Swirling Instability of the Microtubule Cytoskeleton

In the cellular phenomena of cytoplasmic streaming, molecular motors carrying cargo along a network of microtubules entrain the surrounding fluid. The piconewton forces produced by individual motors are sufficient to deform long microtubules, as are the collective fluid flows generated by many moving motors. Studies of streaming during oocyte development in the fruit fly Drosophila melanogaster have shown a transition from a spatially disordered cytoskeleton, supporting flows with only short-ranged correlations, to an ordered state with a cell-spanning vortical flow. To test the hypothesis that this transition is driven by fluid-structure interactions, we study a discrete-filament model and a coarse-grained continuum theory for motors moving on a deformable cytoskeleton, both of which are shown to exhibit a swirling instability to spontaneous large-scale rotational motion, as observed.

Figure 1

Cytoplasmic streaming in the Drosophila oocyte.
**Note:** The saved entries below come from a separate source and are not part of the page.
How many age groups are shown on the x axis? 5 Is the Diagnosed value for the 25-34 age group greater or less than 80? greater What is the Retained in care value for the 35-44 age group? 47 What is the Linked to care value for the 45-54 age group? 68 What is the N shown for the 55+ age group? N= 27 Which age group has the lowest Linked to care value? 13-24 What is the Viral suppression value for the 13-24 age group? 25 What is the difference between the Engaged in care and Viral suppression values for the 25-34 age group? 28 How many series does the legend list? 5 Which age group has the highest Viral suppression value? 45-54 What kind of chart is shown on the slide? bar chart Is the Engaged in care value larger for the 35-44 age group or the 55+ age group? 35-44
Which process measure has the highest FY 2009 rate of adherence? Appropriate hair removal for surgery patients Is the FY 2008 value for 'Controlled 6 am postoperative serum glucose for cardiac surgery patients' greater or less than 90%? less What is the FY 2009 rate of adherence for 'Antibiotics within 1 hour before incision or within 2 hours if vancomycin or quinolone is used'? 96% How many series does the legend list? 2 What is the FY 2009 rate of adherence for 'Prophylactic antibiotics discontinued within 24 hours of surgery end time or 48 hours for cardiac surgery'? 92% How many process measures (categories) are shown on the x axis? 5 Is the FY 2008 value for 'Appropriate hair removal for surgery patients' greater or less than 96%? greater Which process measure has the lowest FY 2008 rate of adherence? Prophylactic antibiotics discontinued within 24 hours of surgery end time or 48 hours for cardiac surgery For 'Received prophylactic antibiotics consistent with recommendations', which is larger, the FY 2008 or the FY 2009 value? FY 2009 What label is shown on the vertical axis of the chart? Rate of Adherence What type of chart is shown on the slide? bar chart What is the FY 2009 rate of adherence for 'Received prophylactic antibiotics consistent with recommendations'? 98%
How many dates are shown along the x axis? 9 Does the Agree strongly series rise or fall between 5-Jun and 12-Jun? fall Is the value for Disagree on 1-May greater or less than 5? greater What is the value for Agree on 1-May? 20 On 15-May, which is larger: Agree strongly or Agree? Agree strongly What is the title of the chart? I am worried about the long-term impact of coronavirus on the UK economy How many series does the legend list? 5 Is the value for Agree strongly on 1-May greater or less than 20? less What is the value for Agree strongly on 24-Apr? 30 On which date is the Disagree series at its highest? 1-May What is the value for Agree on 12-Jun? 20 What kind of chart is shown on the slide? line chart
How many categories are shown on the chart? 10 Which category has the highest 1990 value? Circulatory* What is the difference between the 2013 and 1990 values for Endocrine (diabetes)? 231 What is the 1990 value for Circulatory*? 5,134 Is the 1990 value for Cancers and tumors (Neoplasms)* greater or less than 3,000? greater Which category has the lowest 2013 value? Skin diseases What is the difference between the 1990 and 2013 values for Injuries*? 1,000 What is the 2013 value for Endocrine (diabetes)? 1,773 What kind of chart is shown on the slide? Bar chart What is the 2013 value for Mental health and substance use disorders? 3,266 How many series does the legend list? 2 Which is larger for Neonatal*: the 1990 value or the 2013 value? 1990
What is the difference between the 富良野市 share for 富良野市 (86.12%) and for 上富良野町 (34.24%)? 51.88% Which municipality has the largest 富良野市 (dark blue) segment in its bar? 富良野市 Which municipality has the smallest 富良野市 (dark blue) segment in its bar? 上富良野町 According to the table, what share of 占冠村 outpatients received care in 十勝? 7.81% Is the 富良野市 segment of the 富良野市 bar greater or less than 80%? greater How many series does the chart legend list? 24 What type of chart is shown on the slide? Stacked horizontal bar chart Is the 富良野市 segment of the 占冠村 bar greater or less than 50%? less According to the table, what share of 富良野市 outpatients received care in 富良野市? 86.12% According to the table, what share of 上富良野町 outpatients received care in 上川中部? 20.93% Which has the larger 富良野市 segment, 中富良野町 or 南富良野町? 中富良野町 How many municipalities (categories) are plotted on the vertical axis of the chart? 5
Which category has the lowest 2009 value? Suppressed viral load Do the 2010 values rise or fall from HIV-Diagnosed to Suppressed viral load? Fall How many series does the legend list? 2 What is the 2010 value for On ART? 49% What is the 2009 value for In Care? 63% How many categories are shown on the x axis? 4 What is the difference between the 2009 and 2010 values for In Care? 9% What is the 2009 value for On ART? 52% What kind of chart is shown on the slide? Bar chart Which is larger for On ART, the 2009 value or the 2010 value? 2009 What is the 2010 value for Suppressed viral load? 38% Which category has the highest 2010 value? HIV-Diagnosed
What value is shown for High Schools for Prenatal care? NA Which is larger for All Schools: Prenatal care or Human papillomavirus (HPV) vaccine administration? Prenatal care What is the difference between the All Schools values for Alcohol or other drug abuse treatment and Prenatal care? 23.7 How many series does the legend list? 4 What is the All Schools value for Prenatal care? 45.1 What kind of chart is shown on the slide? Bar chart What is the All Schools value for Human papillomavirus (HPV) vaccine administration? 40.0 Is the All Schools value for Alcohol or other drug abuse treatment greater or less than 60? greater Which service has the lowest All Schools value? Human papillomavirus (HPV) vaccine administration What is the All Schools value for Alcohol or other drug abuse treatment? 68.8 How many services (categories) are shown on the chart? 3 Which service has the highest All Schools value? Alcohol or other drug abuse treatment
The three-dimensional oocyte shape is approximately given by rotating the cross section about its anterior-posterior axis. (a) Experimental flow field [15] and schematic of the disordered swirling flows and microtubule organization in early stages of development. (b) Later flows organize into a single vortex as MTs lie parallel to the cell periphery.

Figure 2

Discrete-filament computations. (a) $N$ equally spaced filaments clamped at their attachment points, reach inward from a no-slip spherical shell. Each has a continuous distribution of tangential point forces (green) that (b) exert a force $\mathbf{\Gamma }$ on the fluid and an equal and opposite compressive force on the filament. Synchronous oscillations ($N=7$, $\sigma =1700$), (d) steady, bent configuration ($N=11$, $\sigma =1100$) and swirling flow field.

Figure 3

Continuum model in planar geometry. (a) Bi-infinite array of MTs, clamped vertically at a no-slip boundary. Results of computations at $\rho =4.65$: (b) $\sigma =70$ and (c) $\sigma =39$. Colors denote time, from cyan (early) to pink (late).

Figure 4

Continuum model in cylindrical geometry. (a) Results of linear stability analysis about the radially aligned state, with $R=5L$. (b) Steady-state fiber deformations and velocity field for $\sigma =150$ and $\rho =80$. Density of visualized fibers corresponds to the physical density. The top inset shows deformed MTs and the dynamics of a representative one (see also the Supplemental Video [34]). The bottom inset shows the azimuthal velocity field as a function of $r$. (c) Dimensional streaming velocities in parameter space; hatched region is consistent with in vivo estimates of $100–400\mathrm{nm}/\mathrm{s}$. Yellow dot denotes simulation shown in (b).

Figure 5

Self-consistent model. An upstream point force $\mathbf{F}$ parallel to the distal filament end produces shear flow that deflects the filament. Two variants: (i) rigid rod with a torsional spring at its base and (ii) a clamped elastic filament.